▸ DATA SHOWN:
::::::

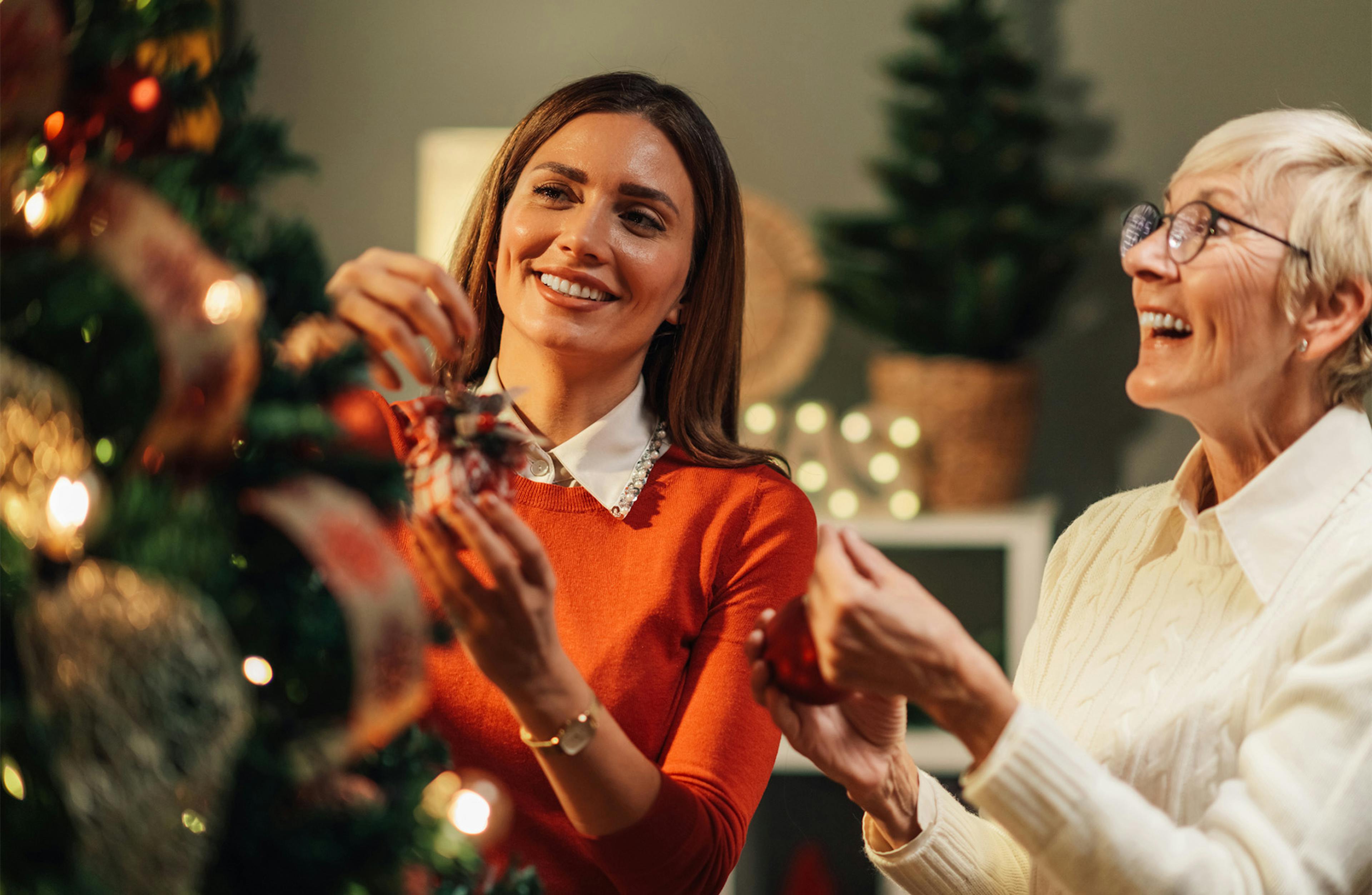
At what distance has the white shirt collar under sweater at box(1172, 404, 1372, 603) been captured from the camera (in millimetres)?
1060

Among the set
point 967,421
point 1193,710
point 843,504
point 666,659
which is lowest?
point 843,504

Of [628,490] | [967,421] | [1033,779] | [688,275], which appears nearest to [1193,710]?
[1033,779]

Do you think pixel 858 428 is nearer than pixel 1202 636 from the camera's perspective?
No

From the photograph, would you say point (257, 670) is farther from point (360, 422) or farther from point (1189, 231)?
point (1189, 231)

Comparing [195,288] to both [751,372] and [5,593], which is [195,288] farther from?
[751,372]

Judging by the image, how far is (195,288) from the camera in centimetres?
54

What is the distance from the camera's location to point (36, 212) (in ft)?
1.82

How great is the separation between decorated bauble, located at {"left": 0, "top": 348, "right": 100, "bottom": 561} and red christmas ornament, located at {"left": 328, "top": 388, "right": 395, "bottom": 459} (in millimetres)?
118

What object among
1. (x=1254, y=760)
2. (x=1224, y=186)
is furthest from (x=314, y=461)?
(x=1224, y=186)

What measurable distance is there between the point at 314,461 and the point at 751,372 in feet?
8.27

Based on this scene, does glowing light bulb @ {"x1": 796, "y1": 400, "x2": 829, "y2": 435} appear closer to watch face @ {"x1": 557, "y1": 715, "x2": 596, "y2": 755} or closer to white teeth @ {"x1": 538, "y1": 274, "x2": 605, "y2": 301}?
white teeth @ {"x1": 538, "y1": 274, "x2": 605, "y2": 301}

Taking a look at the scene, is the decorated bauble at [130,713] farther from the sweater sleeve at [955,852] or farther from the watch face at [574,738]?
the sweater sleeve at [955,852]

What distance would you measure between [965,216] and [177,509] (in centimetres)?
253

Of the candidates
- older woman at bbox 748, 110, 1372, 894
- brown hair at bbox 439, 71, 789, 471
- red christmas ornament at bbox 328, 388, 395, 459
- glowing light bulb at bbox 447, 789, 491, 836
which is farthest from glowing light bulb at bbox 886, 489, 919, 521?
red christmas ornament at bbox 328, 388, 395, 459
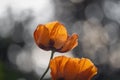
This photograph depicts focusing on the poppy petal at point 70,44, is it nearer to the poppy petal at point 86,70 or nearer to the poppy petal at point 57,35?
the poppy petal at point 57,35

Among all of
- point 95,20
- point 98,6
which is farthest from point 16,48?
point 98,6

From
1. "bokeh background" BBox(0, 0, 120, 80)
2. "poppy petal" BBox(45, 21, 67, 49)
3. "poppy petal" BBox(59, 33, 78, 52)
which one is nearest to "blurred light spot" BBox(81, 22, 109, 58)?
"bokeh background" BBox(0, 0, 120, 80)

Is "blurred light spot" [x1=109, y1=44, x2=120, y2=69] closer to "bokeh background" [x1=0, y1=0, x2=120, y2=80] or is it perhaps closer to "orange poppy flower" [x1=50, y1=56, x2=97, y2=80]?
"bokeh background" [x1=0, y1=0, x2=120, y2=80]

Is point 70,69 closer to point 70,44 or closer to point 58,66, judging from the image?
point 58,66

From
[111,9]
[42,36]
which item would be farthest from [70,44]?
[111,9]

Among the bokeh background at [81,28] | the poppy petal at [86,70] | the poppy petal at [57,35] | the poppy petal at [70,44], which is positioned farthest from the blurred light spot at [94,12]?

::::::

▸ REQUIREMENT: Could you switch "blurred light spot" to "hazy light spot" and give the lines again, starting at the line that contains "Taking a look" and ending at the end of the material, with everything else unchanged and the pictures left out?

▸ ANSWER FOR THE TASK:
Taking a look at the scene, is the decorated bauble at [130,713] farther from the sweater sleeve at [955,852] or farther from the watch face at [574,738]?
the sweater sleeve at [955,852]

What distance would you measure between [965,216] and [177,509] (in centimetres)?
253

Of the candidates
- older woman at bbox 748, 110, 1372, 894
- brown hair at bbox 439, 71, 789, 471
- red christmas ornament at bbox 328, 388, 395, 459
- glowing light bulb at bbox 447, 789, 491, 836
which is farthest from glowing light bulb at bbox 886, 489, 919, 521?
red christmas ornament at bbox 328, 388, 395, 459
This photograph depicts focusing on the poppy petal at point 70,44, is it nearer to the poppy petal at point 86,70 or nearer to the poppy petal at point 57,35?
the poppy petal at point 57,35

Among all of
- point 95,20
- point 98,6
which is farthest from point 16,48?
point 98,6

From
1. "bokeh background" BBox(0, 0, 120, 80)
2. "poppy petal" BBox(45, 21, 67, 49)
3. "poppy petal" BBox(59, 33, 78, 52)
which one is nearest to "hazy light spot" BBox(81, 22, 109, 58)?
"bokeh background" BBox(0, 0, 120, 80)

Is "hazy light spot" [x1=109, y1=44, x2=120, y2=69] closer to "bokeh background" [x1=0, y1=0, x2=120, y2=80] or is it perhaps closer to "orange poppy flower" [x1=50, y1=56, x2=97, y2=80]?
"bokeh background" [x1=0, y1=0, x2=120, y2=80]

Is point 70,69 closer to point 70,44 or closer to point 58,66, judging from the image?
point 58,66

From
[111,9]
[42,36]
which item would be farthest from [70,44]?
[111,9]

Among the bokeh background at [81,28] | the poppy petal at [86,70] | the poppy petal at [57,35] | the poppy petal at [70,44], which is positioned farthest from the hazy light spot at [94,12]?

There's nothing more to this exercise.